Log data density [Laplace approximation] is NaN

Dear all:
when i use bayesian esimation method to estimate some parameters using quartly data, and i get errors following that:
Log data density [Laplace approximation] is NaN.

错误使用 chol
矩阵必须为正定矩阵。

出错 metropolis_hastings_initialization (line 68)
d = chol(vv);

出错 random_walk_metropolis_hastings (line 62)
ix2, ilogpo2, ModelName, MetropolisFolder, fblck, fline, npar, nblck,
nruns, NewFile, MAX_nruns, d ] = …

出错 dynare_estimation_1 (line 782)
feval(options_.posterior_sampling_method,objective_function,options_.proposal_distribution,xparam1,invhess,bounds,dataset_,options_,M_,estim_params_,bayestopt_,oo_);

出错 dynare_estimation (line 89)
dynare_estimation_1(var_list,dname);

出错 mypaper (line 650)
dynare_estimation(var_list_);

出错 dynare (line 180)
evalin(‘base’,fname) ;

I don’t know how to solve, what is the problem?
I wonder whether is the data problem, and the procedure i handle the data following that:(1)seasonal adjustment to get the trending and cyclic data;(2) then use the logarithmic form for the data;(3) use hp filtering to get the cyclic data, is the procedure right?
And the last question is how to judge the bayesian estimation results or how to judge the model is good or bad?
Hope for your help, thank you!!
mypaper.zip (6.99 KB)

1 Like
  1. You are still not supposed to use an HP-filter for model estimation via ML/Bayesian techniques.

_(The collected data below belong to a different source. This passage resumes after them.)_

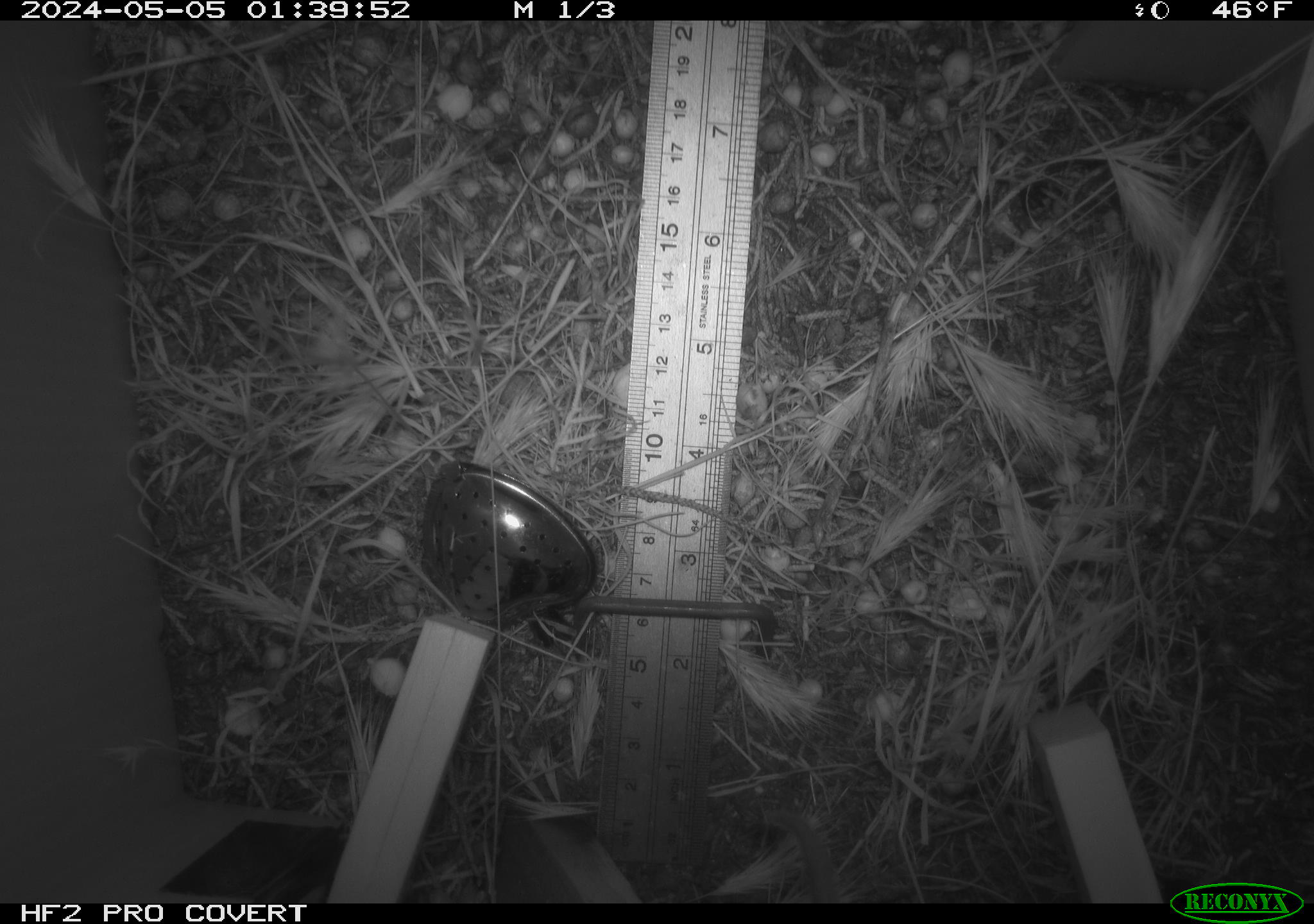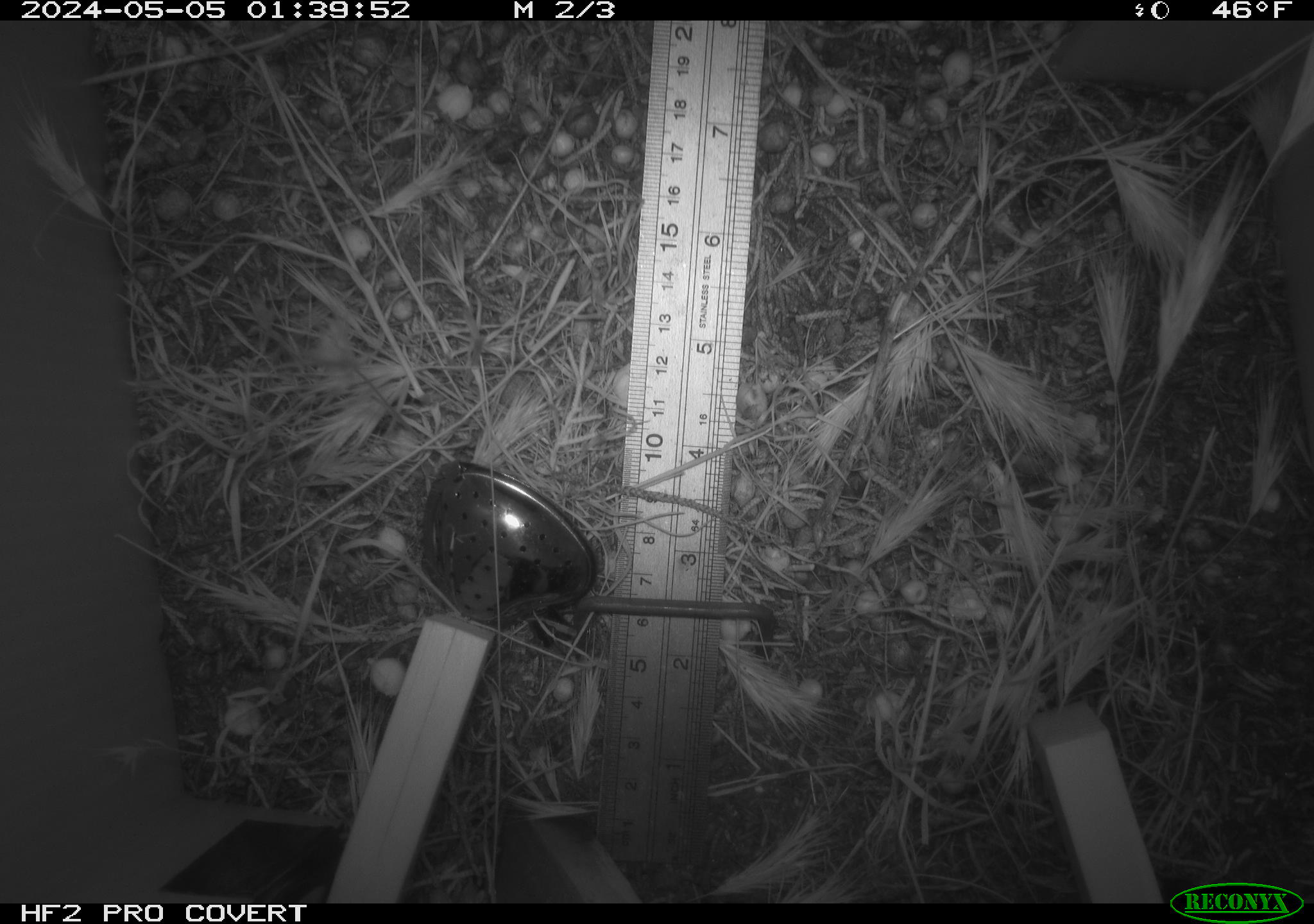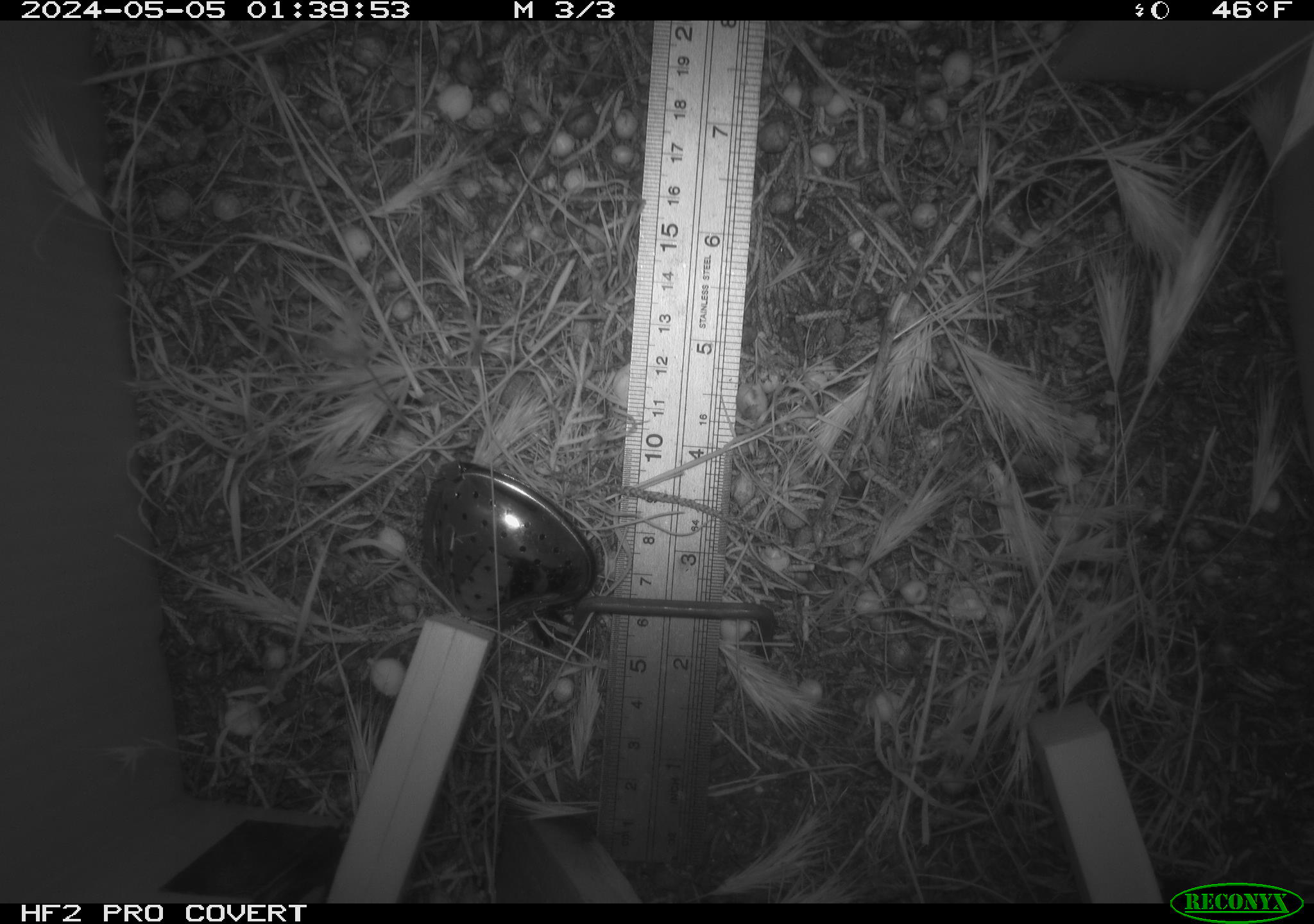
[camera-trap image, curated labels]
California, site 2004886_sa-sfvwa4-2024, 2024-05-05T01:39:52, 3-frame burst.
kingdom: Animalia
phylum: Chordata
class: Mammalia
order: Rodentia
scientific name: Rodentia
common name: mouse species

See Pfeifer(2013): “A Guide to Specifying Observation Equations for the Estimation of DSGE Models” sites.google.com/site/pfeiferecon/Pfeifer_2013_Observation_Equations.pdf

  2. The mode_check plots clearly show you the problem. The estimate for alpha_gc is at the boundary of the parameter range allowed by the prior. No interior maximum has been attained. You might want to try a more informative prior.